Chancellor Gordon Brown outlined his vision of a "great British society" free of poverty and inequality Monday in a wide-ranging speech seen here as a coming out for his long-delayed ambitions to succeed Tony Blair as prime minister.
"It was not pessimists and reactionaries who built Britain's greatness, but visionaries, optimists and idealists," Brown said, addressing members of the ruling Labor Party at an annual conference in the seaside city of Brighton, and Britons across the country in a speech carried live on national television.
While Blair's address on Tuesday is officially the central event of the party's annual meeting, Brown's speech was perhaps as eagerly awaited. After eight years in office and a narrow victory in elections in May, Blair has announced that this, his third term, will be his last. Political analysts here endlessly debate exactly when Blair might step down, but there is near-unanimous agreement that Brown, who serves as his chancellor of the exchequer, or finance minister, will succeed him.
Clearly addressing critics who have said he would steer Britain to the political left, Brown praised Blair and echoed many of his centrist themes. "We will not just inhabit the center ground but dominate it," he said, in a speech that ranged from pensions to alternative energy but barely mentioned the Iraq war, which has severely damaged the popularity of Blair and Labor.
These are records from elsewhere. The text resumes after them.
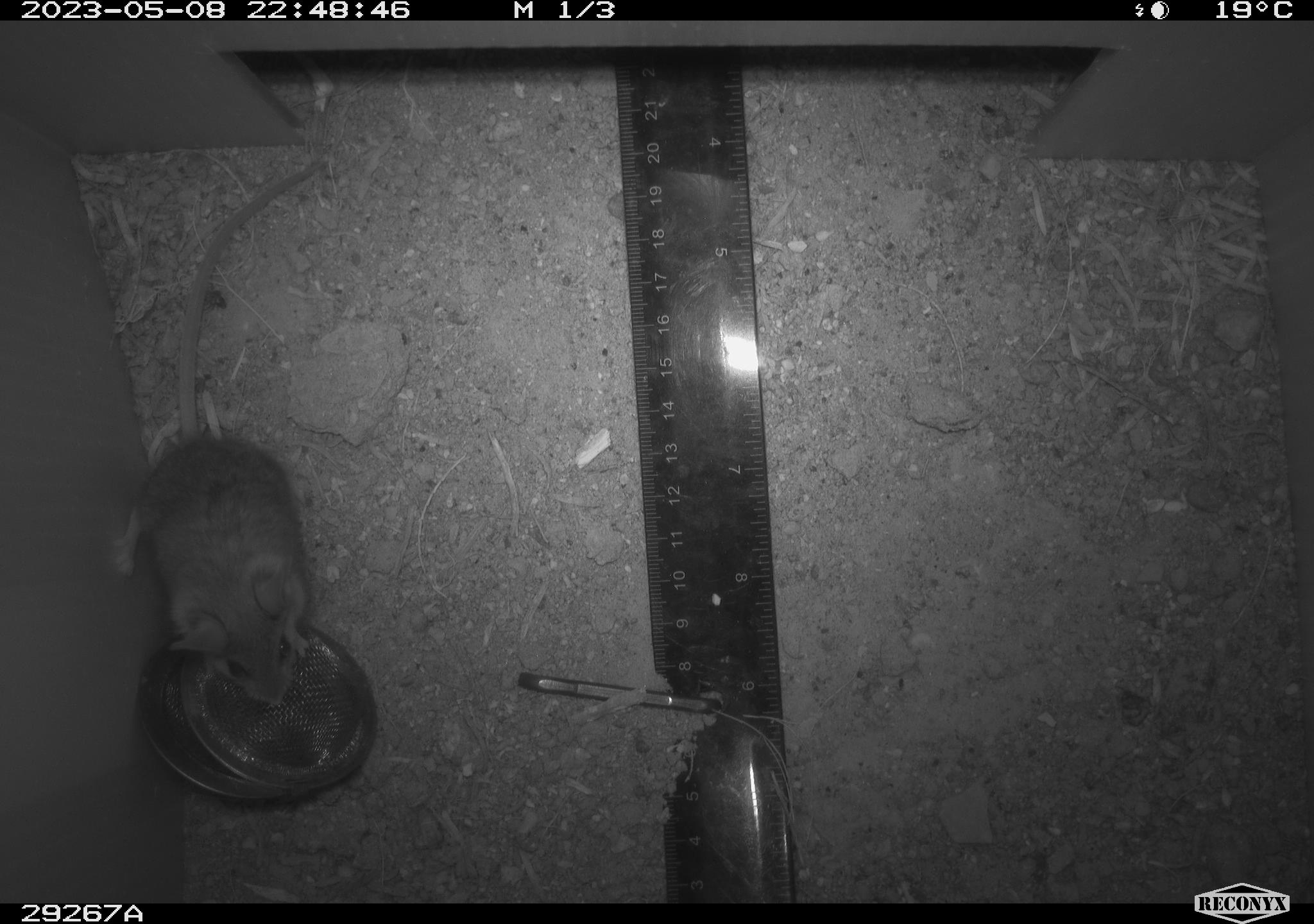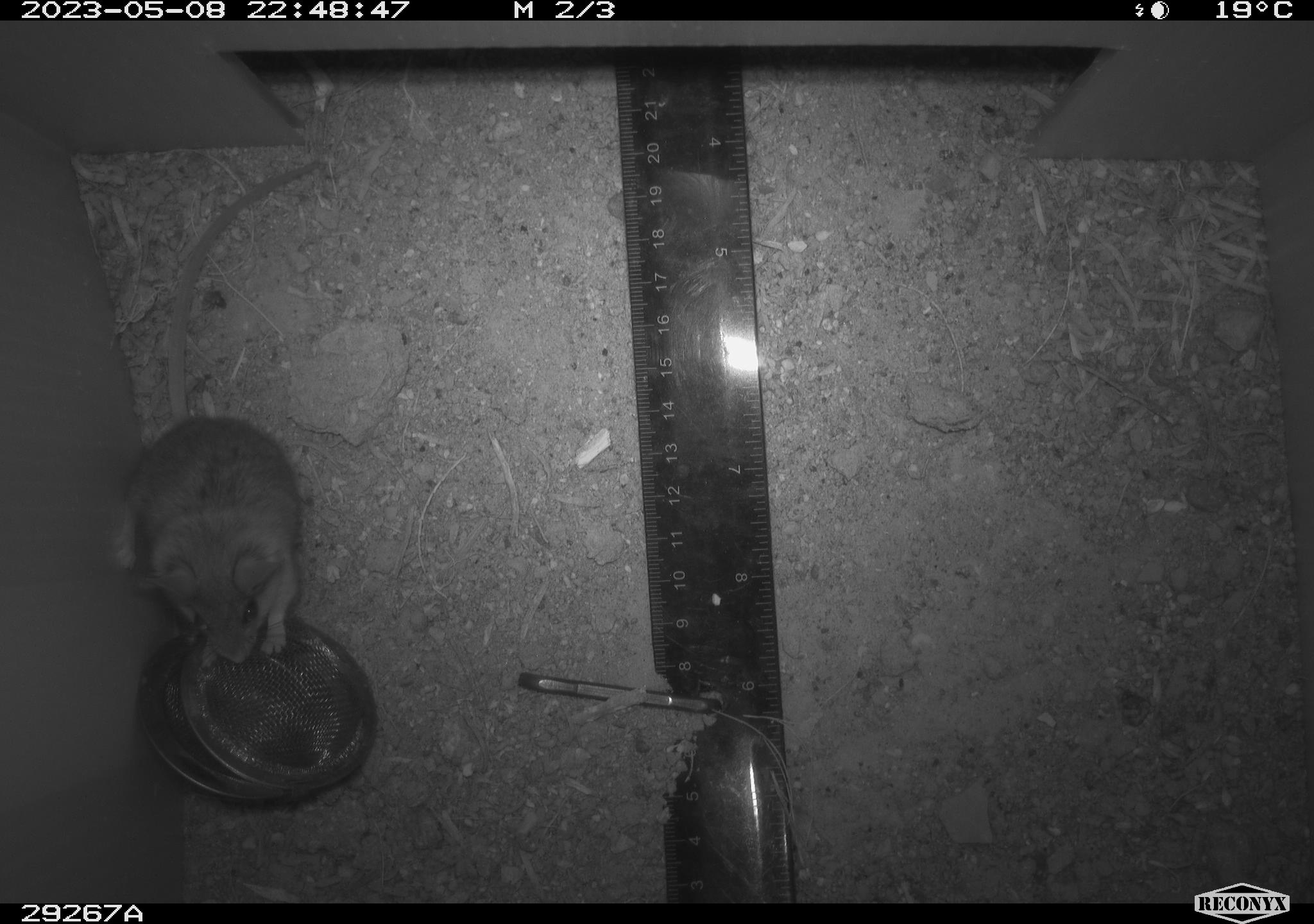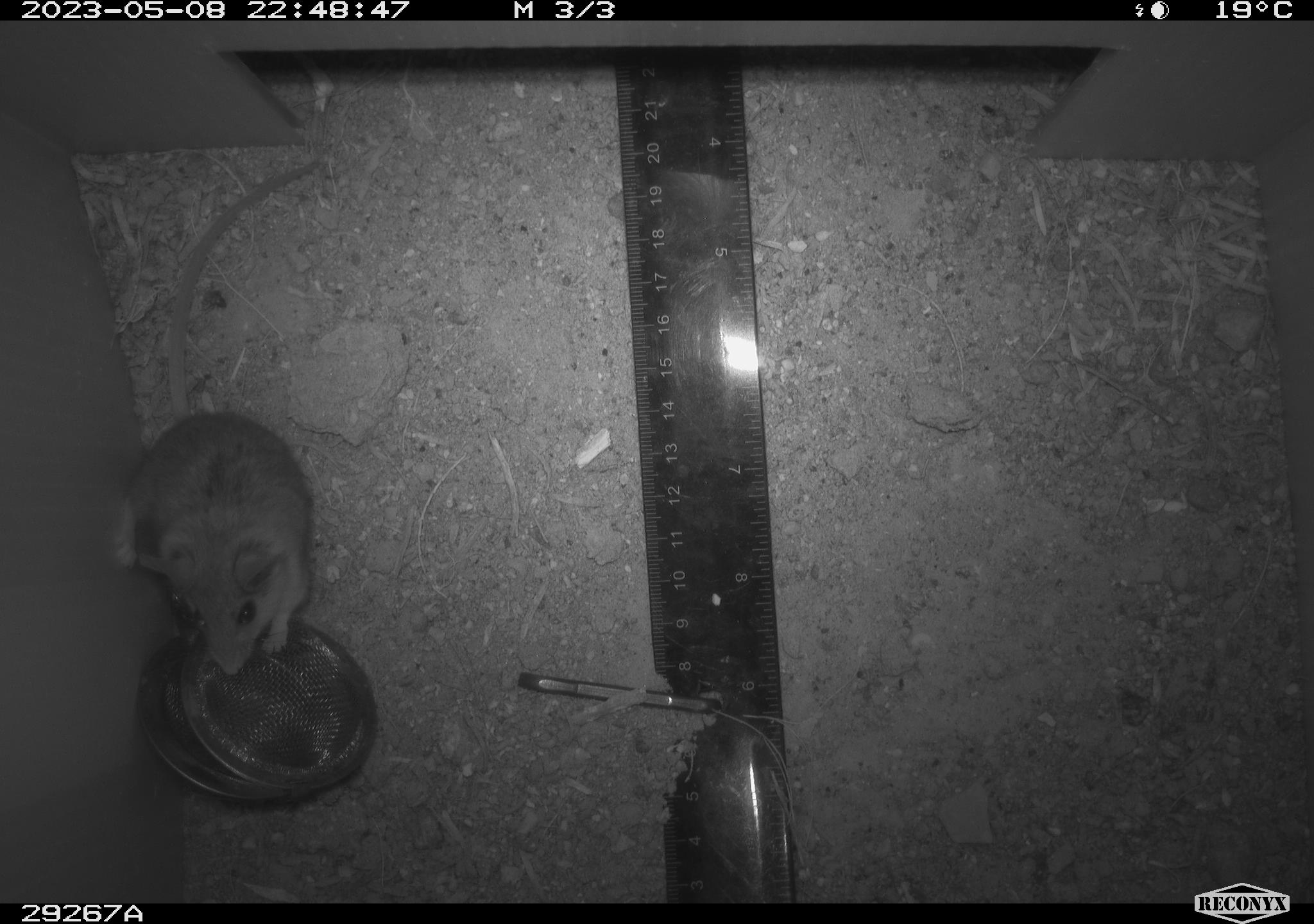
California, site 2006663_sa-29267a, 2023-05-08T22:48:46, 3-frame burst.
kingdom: Animalia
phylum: Chordata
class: Mammalia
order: Rodentia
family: Cricetidae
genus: Peromyscus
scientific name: Peromyscus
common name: deer mice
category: peromyscus species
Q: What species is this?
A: Peromyscus species (deer mice) (Peromyscus).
Polls show the war is supported by about a third of the British public.
Blair, 52, and Brown, 54, rose together through the ranks of the Labor Party during years when it was in disarray and the Conservative Party held a grip on power. They have largely been credited with creating the centrist "New Labor" movement that brought the party back to power in 1997 and keeping it there since.
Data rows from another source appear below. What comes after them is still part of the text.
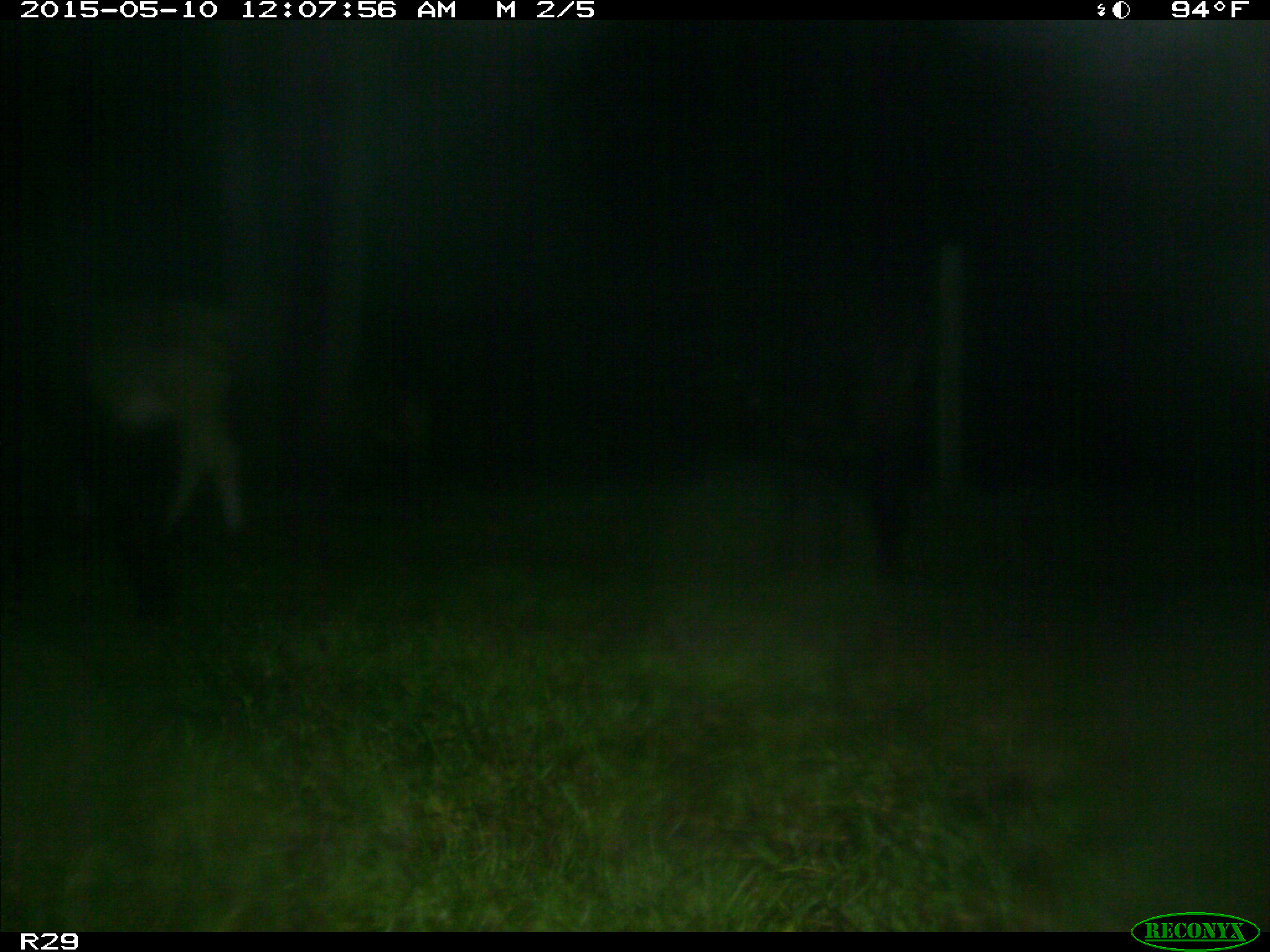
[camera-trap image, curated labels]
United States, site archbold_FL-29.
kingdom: Animalia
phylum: Chordata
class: Mammalia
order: Artiodactyla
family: Bovidae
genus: Bos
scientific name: Bos taurus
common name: domestic cow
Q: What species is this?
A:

Alternatively described as friends and rivals, Blair and Brown have had mercurial relations for many years as Brown has waited in the wings -- at times more patiently than others -- for Blair to step aside. Analysts said that moment now appears closer at hand than ever, with increasing numbers calling Blair a lame duck.
"His message was, 'Tony Blair has done well, but I would take you further,' " said Peter Riddell, a columnist for the Times of London newspaper. "He was almost saying, 'I am going to be your next leader,' and he was trying to define the values he stands for and where he wants to take the party."
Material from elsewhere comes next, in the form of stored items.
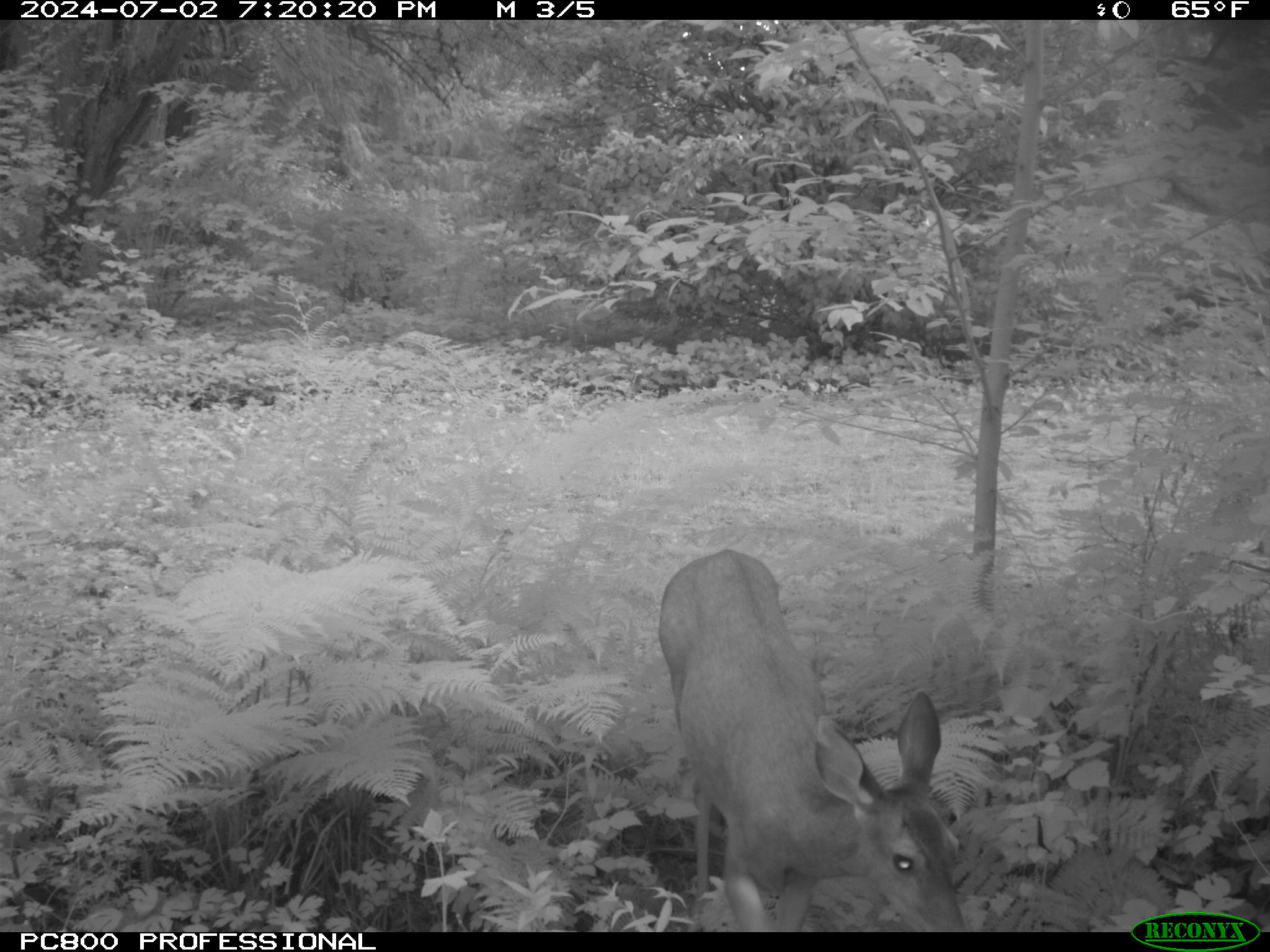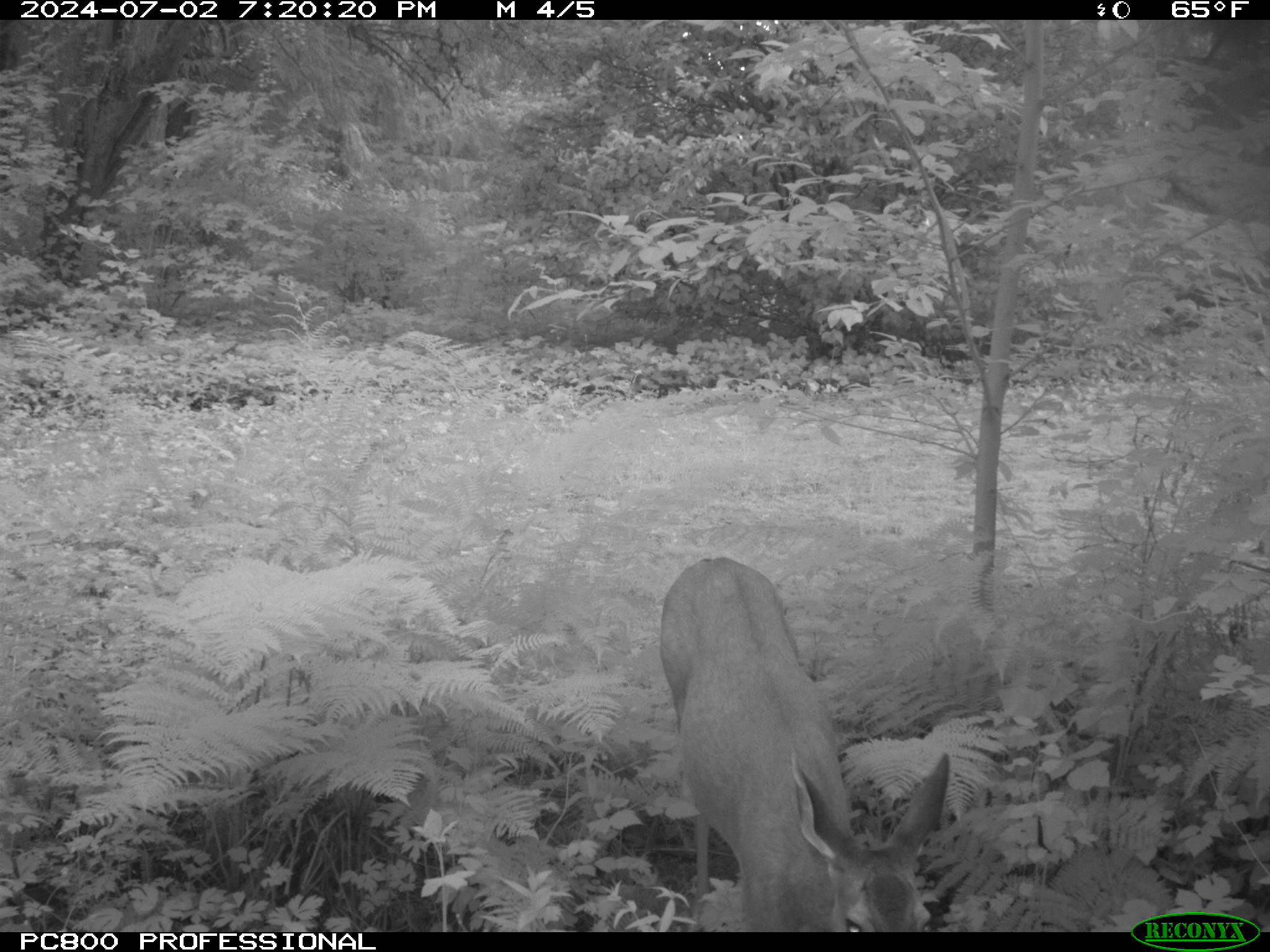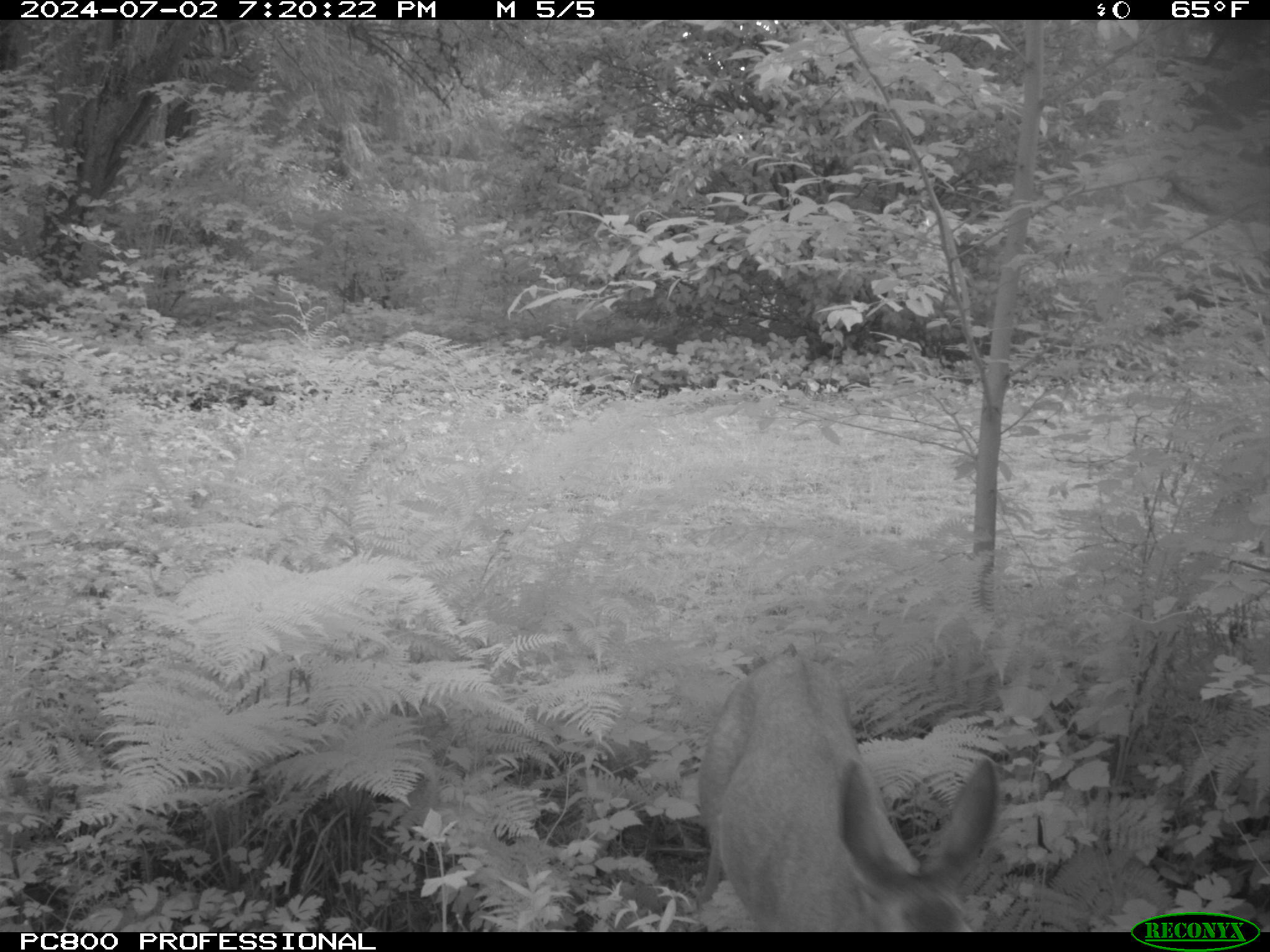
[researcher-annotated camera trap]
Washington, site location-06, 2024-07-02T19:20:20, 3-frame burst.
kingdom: Animalia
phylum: Chordata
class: Mammalia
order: Artiodactyla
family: Cervidae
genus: Odocoileus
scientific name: Odocoileus hemionus columbianus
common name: columbian blacktail deer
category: deer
Riddell said cabinet ministers at the Brighton conference have told him they believe Blair would not step aside for at least another year or two. Blair has said he intends to serve his full five-year term. But on the eve of the conference, several key Blair aides were openly discussing how Brown was Blair's obvious successor.
In his 35-minute speech Monday, Brown, with a boxer's square face and a preacher's stern oratory, sounded like a man already on the stump. Calling for a "renewal of New Labor," a clear reference to the party's post-Blair future, Brown said he intended to make the party "the voice of the mainstream majority" and spend the next year visiting "every region" in Britain to "listen, hear and learn."
His brow dampening with sweat, he touched on topics that a finance minister normally addresses, defending the government's economic reforms, warning against protectionism and anti-European economic policies.
His speech also contained a broad political blueprint for Britain to increase anti-poverty aid for Africa and build more homes and expand public education in Britain. He called for a continued fight against terrorism, and a society in which "for every right there is a responsibility."